He was finding it extraordinarily difficult. What a tremendous hold
one's early training had on one, he reflected, casting about for words;
what a deeply rooted fear there was in one, subconscious, lurking in
one's foundations, of one's mother, of her authority, of her quickly
wounded affection. Those Jesuits, with their conviction that they could
do what they liked with a man if they had had the bringing up of him
till he was seven, were pretty near the truth. It took a lot of shaking
off, the unquestioning awe, the habit of obedience of one's childhood.

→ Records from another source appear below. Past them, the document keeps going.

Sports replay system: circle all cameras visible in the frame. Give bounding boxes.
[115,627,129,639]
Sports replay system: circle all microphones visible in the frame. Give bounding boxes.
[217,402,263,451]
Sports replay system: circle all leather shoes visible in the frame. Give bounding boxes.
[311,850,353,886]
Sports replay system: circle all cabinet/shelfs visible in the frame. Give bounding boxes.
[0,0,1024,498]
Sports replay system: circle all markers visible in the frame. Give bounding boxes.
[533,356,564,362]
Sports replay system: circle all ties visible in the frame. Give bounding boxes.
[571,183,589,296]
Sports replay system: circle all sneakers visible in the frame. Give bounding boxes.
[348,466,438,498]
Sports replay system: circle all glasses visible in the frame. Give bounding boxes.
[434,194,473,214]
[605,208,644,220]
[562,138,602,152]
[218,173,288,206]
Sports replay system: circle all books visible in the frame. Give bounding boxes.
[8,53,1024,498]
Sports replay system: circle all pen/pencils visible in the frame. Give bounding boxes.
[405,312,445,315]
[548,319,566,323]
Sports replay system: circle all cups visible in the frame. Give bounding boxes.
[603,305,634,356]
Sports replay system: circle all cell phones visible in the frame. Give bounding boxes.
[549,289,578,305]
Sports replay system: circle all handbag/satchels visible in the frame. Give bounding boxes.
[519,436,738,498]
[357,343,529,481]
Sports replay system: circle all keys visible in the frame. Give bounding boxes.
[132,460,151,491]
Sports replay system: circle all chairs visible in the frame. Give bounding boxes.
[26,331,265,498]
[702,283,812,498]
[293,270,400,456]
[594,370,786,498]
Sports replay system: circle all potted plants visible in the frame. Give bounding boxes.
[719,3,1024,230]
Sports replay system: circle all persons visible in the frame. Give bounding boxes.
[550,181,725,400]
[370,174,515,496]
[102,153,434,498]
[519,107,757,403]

Mr. Twist sat endeavouring to shake it off. He also tried to bolster
himself up by thinking he might perhaps be able to assist his mother to
come out from her narrowness, and discover too how warm and glorious the
sun shone outside, where people loved and helped each other. Then he
rejected that as priggish.
"You see, mother," he started again, "I came across them--across these
two girls--they're both called Anna, by the way, which seems confusing
but isn't really--I came across them on the boat----"
He again stopped dead.
Mrs. Twist had turned her dark eyes to him. They had been fixed on
Anna-Felicitas, and on what she was doing with the dish of oyster
patties in front of her. What she was doing was not what Mrs. Twist was
accustomed to see done at her table. Anna-Felicitas was behaving badly
with the patties, and not even attempting to conceal, as the decent do,
how terribly they interested her.
"You came across them on the boat," repeated Mrs. Twist, her eyes on her
son, moved in spite of her resolution to speech. And he had told her
that very afternoon that he had spoken to nobody except men. Another
lie. Well, let that pass too ...
Mr. Twist sat staring back at her through his big gleaming spectacles.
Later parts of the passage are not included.